— Start of Exercise material —

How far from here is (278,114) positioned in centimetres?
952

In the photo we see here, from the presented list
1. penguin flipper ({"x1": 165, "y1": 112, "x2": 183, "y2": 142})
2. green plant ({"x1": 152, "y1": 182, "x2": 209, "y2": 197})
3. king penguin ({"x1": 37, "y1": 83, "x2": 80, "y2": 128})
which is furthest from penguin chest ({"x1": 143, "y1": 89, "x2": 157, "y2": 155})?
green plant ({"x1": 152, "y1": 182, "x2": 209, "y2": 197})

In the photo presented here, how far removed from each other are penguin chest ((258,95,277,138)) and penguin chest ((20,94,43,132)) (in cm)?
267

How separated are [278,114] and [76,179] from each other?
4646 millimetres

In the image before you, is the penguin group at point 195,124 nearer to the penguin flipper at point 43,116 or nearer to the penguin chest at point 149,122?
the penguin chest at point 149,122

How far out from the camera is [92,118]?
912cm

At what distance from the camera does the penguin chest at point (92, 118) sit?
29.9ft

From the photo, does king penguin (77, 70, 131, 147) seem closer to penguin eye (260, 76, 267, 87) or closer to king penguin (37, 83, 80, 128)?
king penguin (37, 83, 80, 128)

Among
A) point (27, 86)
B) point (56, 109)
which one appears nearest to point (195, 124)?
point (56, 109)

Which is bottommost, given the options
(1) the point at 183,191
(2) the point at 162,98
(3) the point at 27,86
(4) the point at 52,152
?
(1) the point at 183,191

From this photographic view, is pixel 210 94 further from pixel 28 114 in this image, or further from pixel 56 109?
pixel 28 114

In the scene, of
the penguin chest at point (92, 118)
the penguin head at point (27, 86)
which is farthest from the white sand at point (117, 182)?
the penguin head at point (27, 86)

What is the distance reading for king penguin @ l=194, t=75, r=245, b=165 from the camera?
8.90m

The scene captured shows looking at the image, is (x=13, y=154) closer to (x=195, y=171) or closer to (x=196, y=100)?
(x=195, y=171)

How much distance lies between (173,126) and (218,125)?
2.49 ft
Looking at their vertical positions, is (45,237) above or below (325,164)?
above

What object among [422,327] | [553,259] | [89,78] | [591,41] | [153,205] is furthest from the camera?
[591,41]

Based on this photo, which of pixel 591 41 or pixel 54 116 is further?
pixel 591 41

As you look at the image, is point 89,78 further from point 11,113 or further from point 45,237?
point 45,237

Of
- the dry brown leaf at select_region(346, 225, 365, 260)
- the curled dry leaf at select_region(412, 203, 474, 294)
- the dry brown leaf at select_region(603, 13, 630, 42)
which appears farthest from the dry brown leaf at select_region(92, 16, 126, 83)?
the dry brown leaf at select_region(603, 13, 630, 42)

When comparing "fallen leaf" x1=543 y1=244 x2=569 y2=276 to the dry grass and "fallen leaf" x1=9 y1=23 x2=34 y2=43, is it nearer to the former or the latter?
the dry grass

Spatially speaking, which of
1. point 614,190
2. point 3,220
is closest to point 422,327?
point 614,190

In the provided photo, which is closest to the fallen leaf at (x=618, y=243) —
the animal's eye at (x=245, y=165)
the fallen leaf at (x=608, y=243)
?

— End of Exercise material —

#### [Given problem]
Reproduce all of the records above word for word, leaving nothing out and changing nothing.

#### [Solution for this task]
How far from here is (278,114) positioned in centimetres?
952

In the photo we see here, from the presented list
1. penguin flipper ({"x1": 165, "y1": 112, "x2": 183, "y2": 142})
2. green plant ({"x1": 152, "y1": 182, "x2": 209, "y2": 197})
3. king penguin ({"x1": 37, "y1": 83, "x2": 80, "y2": 128})
which is furthest from penguin chest ({"x1": 143, "y1": 89, "x2": 157, "y2": 155})?
green plant ({"x1": 152, "y1": 182, "x2": 209, "y2": 197})

In the photo presented here, how far removed from each other are penguin chest ((258,95,277,138)) and penguin chest ((20,94,43,132)) (in cm)?
267

How separated are [278,114] and [76,179] from each other?
4646 millimetres

In the image before you, is the penguin group at point 195,124 nearer to the penguin flipper at point 43,116 or nearer to the penguin chest at point 149,122?
the penguin chest at point 149,122

How far out from the camera is [92,118]?
912cm

At what distance from the camera does the penguin chest at point (92, 118) sit?
29.9ft

From the photo, does king penguin (77, 70, 131, 147) seem closer to penguin eye (260, 76, 267, 87) or closer to king penguin (37, 83, 80, 128)?
king penguin (37, 83, 80, 128)

Among
A) point (27, 86)
B) point (56, 109)
which one appears nearest to point (195, 124)?
point (56, 109)

Which is bottommost, given the options
(1) the point at 183,191
(2) the point at 162,98
(3) the point at 27,86
(4) the point at 52,152
?
(1) the point at 183,191

From this photographic view, is pixel 210 94 further from pixel 28 114 in this image, or further from pixel 56 109?
pixel 28 114

In the scene, of
the penguin chest at point (92, 118)
the penguin head at point (27, 86)
which is farthest from the white sand at point (117, 182)?
the penguin head at point (27, 86)

What is the distance reading for king penguin @ l=194, t=75, r=245, b=165 from the camera?
8.90m

The scene captured shows looking at the image, is (x=13, y=154) closer to (x=195, y=171) or closer to (x=196, y=100)?
(x=195, y=171)

How much distance lies between (173,126) and (218,125)?
2.49 ft
Looking at their vertical positions, is (45,237) above or below (325,164)?
above

What object among [422,327] | [553,259] | [89,78] | [591,41] | [153,205] is furthest from the camera?
[591,41]

Based on this photo, which of pixel 591 41 or pixel 54 116 is further?
pixel 591 41

As you look at the image, is point 89,78 further from point 11,113 or further from point 45,237?
point 45,237

Of
- the dry brown leaf at select_region(346, 225, 365, 260)
- the curled dry leaf at select_region(412, 203, 474, 294)
- the dry brown leaf at select_region(603, 13, 630, 42)
which appears farthest from the dry brown leaf at select_region(92, 16, 126, 83)?
the dry brown leaf at select_region(603, 13, 630, 42)

When comparing "fallen leaf" x1=543 y1=244 x2=569 y2=276 to the dry grass and "fallen leaf" x1=9 y1=23 x2=34 y2=43, is it nearer to the former or the latter?
the dry grass

Spatially speaking, which of
1. point 614,190
2. point 3,220
is closest to point 422,327?
point 614,190

In the provided photo, which is closest to the fallen leaf at (x=618, y=243) —
the animal's eye at (x=245, y=165)
the fallen leaf at (x=608, y=243)
?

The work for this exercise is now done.